An assignment turned in late within one day of the due time will be docked
25%. A program turned in later than one day of the due date but within two
days will be docked 50%. An assignment turned in any time after this until
the last day of classes will be docked 75%. This same policy applies to take-home
exams.
- College policy dictates that there can be no grace period on the final
project.
Details
We will cover the following topics:
- Introduction (Dunham chapters 1-3)
- Classification and Regression Techniques (Dunham chapter 4 + supplemental
readings)
- Clustering (Dunham chapter 4 + supplemental readings)
- Association Rules (Dunham chapter 5 + supplemental readings)
- Web Mining (Dunham chapter 7 + supplemental readings)

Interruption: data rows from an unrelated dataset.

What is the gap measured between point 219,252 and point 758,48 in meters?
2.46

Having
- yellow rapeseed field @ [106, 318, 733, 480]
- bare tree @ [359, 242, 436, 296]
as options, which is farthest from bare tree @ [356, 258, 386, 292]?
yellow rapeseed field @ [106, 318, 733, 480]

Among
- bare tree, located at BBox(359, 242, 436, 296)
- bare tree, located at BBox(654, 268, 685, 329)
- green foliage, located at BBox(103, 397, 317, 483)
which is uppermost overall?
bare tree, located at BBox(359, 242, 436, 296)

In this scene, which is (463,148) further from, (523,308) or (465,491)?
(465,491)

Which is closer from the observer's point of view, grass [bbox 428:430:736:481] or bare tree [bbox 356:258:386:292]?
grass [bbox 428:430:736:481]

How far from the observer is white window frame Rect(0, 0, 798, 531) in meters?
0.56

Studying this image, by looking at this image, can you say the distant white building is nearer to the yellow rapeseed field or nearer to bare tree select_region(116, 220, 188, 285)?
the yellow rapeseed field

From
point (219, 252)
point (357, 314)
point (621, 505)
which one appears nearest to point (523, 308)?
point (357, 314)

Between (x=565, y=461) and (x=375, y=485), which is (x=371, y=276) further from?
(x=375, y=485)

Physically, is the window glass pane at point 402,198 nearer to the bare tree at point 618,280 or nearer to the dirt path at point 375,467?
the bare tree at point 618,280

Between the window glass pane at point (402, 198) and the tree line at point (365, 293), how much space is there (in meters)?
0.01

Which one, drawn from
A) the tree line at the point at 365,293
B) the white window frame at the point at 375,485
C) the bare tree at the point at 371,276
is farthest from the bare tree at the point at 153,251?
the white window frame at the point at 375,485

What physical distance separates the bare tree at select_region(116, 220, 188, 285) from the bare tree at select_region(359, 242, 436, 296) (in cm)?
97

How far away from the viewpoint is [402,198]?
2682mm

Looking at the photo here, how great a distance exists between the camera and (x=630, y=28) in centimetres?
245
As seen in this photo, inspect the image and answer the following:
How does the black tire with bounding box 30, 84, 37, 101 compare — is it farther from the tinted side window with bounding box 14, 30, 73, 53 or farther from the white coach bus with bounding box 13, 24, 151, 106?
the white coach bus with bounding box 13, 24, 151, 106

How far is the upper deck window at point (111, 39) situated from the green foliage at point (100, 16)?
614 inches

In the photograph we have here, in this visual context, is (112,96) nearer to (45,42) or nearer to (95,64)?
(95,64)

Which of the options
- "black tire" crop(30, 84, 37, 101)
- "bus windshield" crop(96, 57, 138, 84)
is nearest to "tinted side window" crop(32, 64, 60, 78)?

- Spatial Mining (Dunham chapter 8 + supplemental readings)
- Temporal Mining (Dunham chapter 9 + supplemental readings)
- Collaborative Filtering (supplemental readings)
- Text Mining (supplemental readings)
Papers
J. Friedman. Data Mining and
Statistics: What's the Connection?
N. Roussopoulos, S. Kelley, and F. Vincent. Nearest
Neighbor Queries. SIGMOD 1995.
J. Gehrke, R. Ramakrishnan, and V. Ganti. RAINFOREST
- A Framework for Fast Decision Tree Construction of Large Datasets. Proc.
of the 24th Int'l Conference on Very Large Databases.
P. Bradley, U. Fayyad, and C. Reina. Scaling Clustering
Algorithms to Large Databases. KDD 1998.
S. Guha, R. Rastogi, and K. Shim, CURE: An Efficient Clustering
Algorithm for Large Databases. Information System Journal, 26:(1), 2001,
Elsevier Science Ltd.
R. Agrawal and R. Srikant. Fast
Algorithms for Mining Association Rules. Proc. of the 20th Int'l Conference
on Very Large Databases.
L. Page, S. Brin, R. Motwani, and T. Winograd. The PageRank
Citation Ranking: Bringing Order to the Web.
S. Chakrabarti, B. Dom, D. Gibson, J. Kleinberg, S.R. Kumar, P. Raghavan,
S. Rajagopalan, and A. Tomkins. Mining the link
structure of the World Wide Web. IEEE Computer, August 1999.
W. Wang, J. Yang, and R. Muntz. STING: A Statistical
Information Grid Approach to Spatial Data Mining. Proceedings of the
23rd VLDB Conference.
J. Breese, D. Heckerman, C. Kadie. Empirical
Analysis of Predictive Algorithms for Collaborative Filtering. Proceedings
of the 14th Conference on Uncertainty in Artificial Intelligence.
M. Berry, S. Dumais, T. Letsche. Computational
Methods for Intelligent Information Access. Proc. of the 1995 ACM/IEEE
Supercomputing Conference.
Knowledge
Discovery in Databases vs. Personal Privacy, symposium organized by Gregory
Piatetsky-Shapiro.